Typically, sports earbuds will brazenly list a product’s IP rating on the front of the box. If that isn’t the case, though, check the back for a brief rundown of specs. A rating of IPX4 seems to be the gold standard for workout earbuds, but even IPX2 is better than nothing.
Dripping water (1 mm/min)
Limit: vertical drips only
Dripping water (3 mm/min)
Limit: Device max tilt of 15° from drips
Limit: Device max tilt of 60° from sprays
Water jets (12.5 L/min)
Example: Squirt guns
Strong water jets (100 L/min)
Example: Powerful water guns
Limit: 1 m. for 30 min
Limit: 3 m. for 30 min
Safety features for outdoor running
While this only applies to those of us who need headphones for outdoor running, it’s important to keep an eye out for products with integrated safety features like ambient aware mode or a reflective strip on the back of your wireless neckband earbuds. While safety isn’t guaranteed, there are plenty of preventative measures that manufacturers take for our safety.
You may also want to look for running headphones that don’t isolate you from your environment. Yes, we mentioned the importance of a good fit, but you can enjoy a secure headset that lets external noise in. Take the popular Jabra Elite Active 45e that uses proprietary ear tips to let background noise in and ear hooks to secure it to your head. Alternatively, Bose breaks the mold with the Bose Sport Open Earbuds. These earphones fall somewhere between bone conduction headphones and standard workout earbuds. The design leaves your ears unoccluded so you can hear everything around you. Why get these earbuds instead of bone conduction headphones? The sound quality is much better from Bose’s headset and the earpieces are completely separate from one another.
Are bone conduction headphones good for running?
Yes, bone conduction headphones can be great for running so long as you know what you’re getting into.
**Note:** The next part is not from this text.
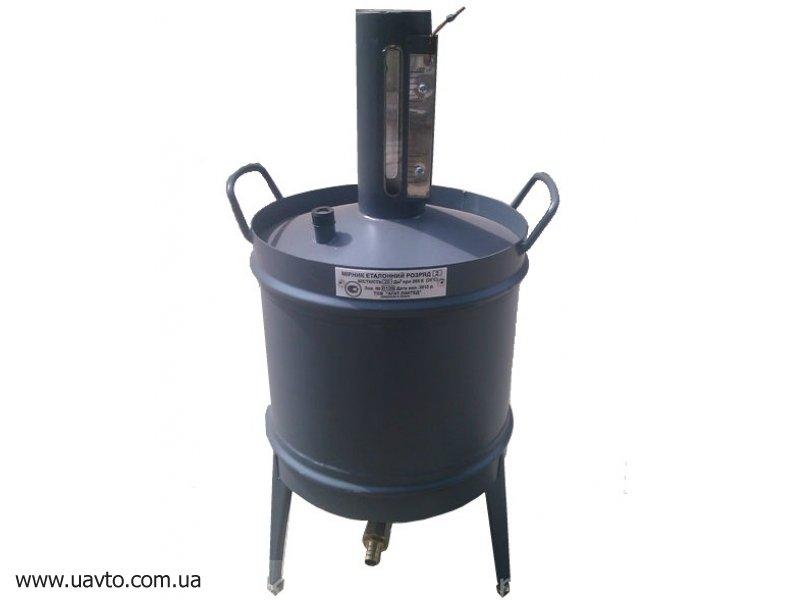 Мерник для топлива с актом поверки с нержавейки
See, bone conduction headphones don’t cover your ears at all and, instead, rest on your cheekbones. This technology transmits audio through the bones in your skull, bypassing your outer ear.
We like bone conduction headphones for outdoor exercises like running because you remain completely aware of your surroundings while wearing them. The downside to this: auditory masking. Since a pair of bone conduction headphones like the AfterShokz Aeropex doesn’t seal to your ears, it cannot block out external noise. This means that your environment (e.g., loud wind, honking cars) will make it harder for you to hear your music than traditional workout earbuds.
Do software features matter when picking out workout headphones?
Most all wireless headphones and earbuds come with a complimentary companion app. Mobile headphone apps are standard because they facilitate the most basic requirement for any wireless product: access to firmware and software updates. Other headphone app features may include a multi-band EQ module, customizable controls, ambient passthrough toggles, and so on.
Few dedicated headphone apps include workout-specific features, but some workout headphones (e.g., UA True Wireless FLASH X by JBL) include a 12-month MapMyRun Premium membership. In this instance, the act of purchasing the headset gives you access to a separate app and website to use its features for a limited time.
Headphone apps can be sticky territory though because there’s a recorded history of unsavory data collection practices in this segment of the tech world. We encourage you to read the respective headset app’s terms of service and end-user license agreement before you hit “agree.” Most agreements are innocuous enough at a glance, but a handful happily share your data with third-party services, not all of which seem wholly necessary.